On the lower decks there was the wildest confusion. Women were fainting and the stewards and petty officers had all they could do to handle the frightened throngs. The striking of the funnel was the occasion for an angry and badly scared deputation to wait upon the captain and demand that he stop the ship at once.
But the deputation did not reach the bridge. They were met at the foot of the stairway leading to it by a polite but firm officer who informed them that under no circumstances would the captain tolerate any interference with his method of running the ship.

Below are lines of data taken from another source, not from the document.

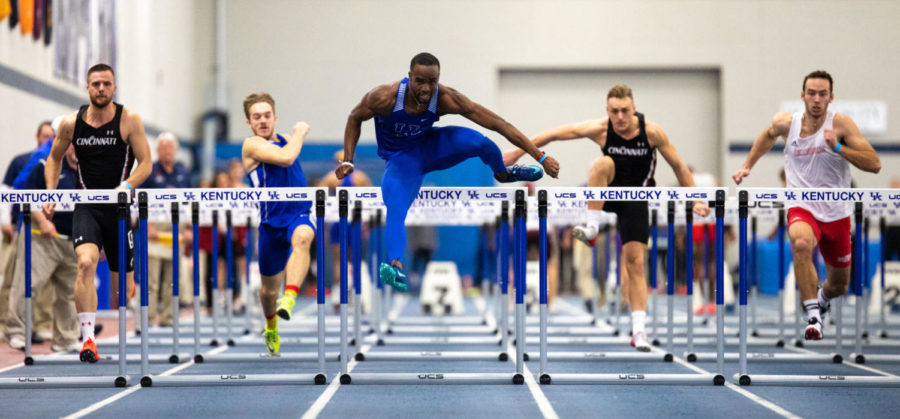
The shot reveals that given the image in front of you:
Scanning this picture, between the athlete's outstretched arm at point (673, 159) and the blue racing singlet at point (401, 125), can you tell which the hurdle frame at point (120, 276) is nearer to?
the blue racing singlet at point (401, 125)

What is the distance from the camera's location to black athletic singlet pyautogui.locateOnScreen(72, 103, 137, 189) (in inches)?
250

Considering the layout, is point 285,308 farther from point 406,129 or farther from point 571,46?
point 571,46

A third shot, which went wide, closely followed the one that had struck the after funnel. It flew high above them and caused Jack to observe:
“I don’t believe they mean to hit the hull, but only to scare the captain into heaving the boat to.”
“Looks that way,” agreed Bill, “and as for the scare part of it, I guess they’ve succeeded, so far as everybody is concerned but Captain Rollok and his officers.”
“We are gaining on zee cruiser without a doubt,” asserted de Garros, whose eyes had been fixed on the pursuing sea fighter for some minutes.
“Yes, but look, there comes another,” cried Jack, suddenly, pointing astern. “That must be the one Poffer heard signaling to the Berwick.”
“We’re in for it now,” said Bill. “I wish that pig-headed captain would heave to and let them take the gold and the Germans, if that’s all they are after.”
“Hullo!” exclaimed Jack, suddenly, as they all stood waiting nervously to see the next flash and puff from the cruiser’s turret. “I can see a gleam of hope for us. See what’s ahead!”
Ahead of them the sea appeared to be giving off clouds of steam as if it was boiling. As yet this vapor had not risen high, but it was rapidly making a curtain above the sunny waters.
“Fog!” cried Bill, delightedly.
“It cannot be too thick for me,” said de Garros.
“Perhaps Captain Rollok foresaw this and that was why he refused to halt,” said Jack. “Certainly, if we can gain that mist bank before we get badly injured, we’ll be all right.”
It was now a race for the thickening fog curtains. The cruisers appeared to realize that if the Kronprinzessin could gain the shelter of the mist, there would be but small chance of their capturing her. Increased smoke tumbling from their funnels showed that they were under forced draught. But as their speed increased so did that of the “gold ship.”
The gun boomed again on the Berwick, the foremost of the pursuers. The projectile struck the stern of the liner and knocked the elaborate gilt work wreathing, her name and port, into smithereens.
“Aiming at the rudder,” commented Jack. “That’s a good idea from their point of view.”
“But a mighty bad one from ours if they succeed in hitting it,” said Raynor, with a rather sickly laugh.
Two more shots, one of them from the second cruiser, flew above the fugitive liner and then the mist began to settle round her swiftly-driven hull in soft, cottony wreaths. In five minutes more the fog had shut in all about her.
Then ensued a game of marine blind-man’s buff. Captain Rollok, having steamed at full speed some miles through the fog, – and this time there were no protests from passengers, – altered his course and deliberately steamed in circles.
“Hark!” exclaimed Jack, during one of these manœuvers. “What was that?”
Out in the fog somewhere they could hear a sound like the soft beating of a huge heart. It was the throbbing of another vessel’s engines. To the fear of the chase now was added the peril of collision, for in the fog, dense as it was, the captain would not permit the siren to be sounded.
It was almost impossible to tell from which direction the sound was proceeding. It seemed to be everywhere. Was it another peaceful vessel like themselves, or a man-of-war? Much depended on the answer to this question.
All at once, with startling distinctness, a huge black bulk loomed up alongside them. Through the fog they caught a sudden glimpse of crowded decks and great guns projecting from grim-looking turrets. It was one of the British cruisers. By grim irony, the fog had delivered them into the hands of their pursuers.
“Great Scott, it’s all off now!” cried Bill, as they simultaneously sensed the identity of the other craft.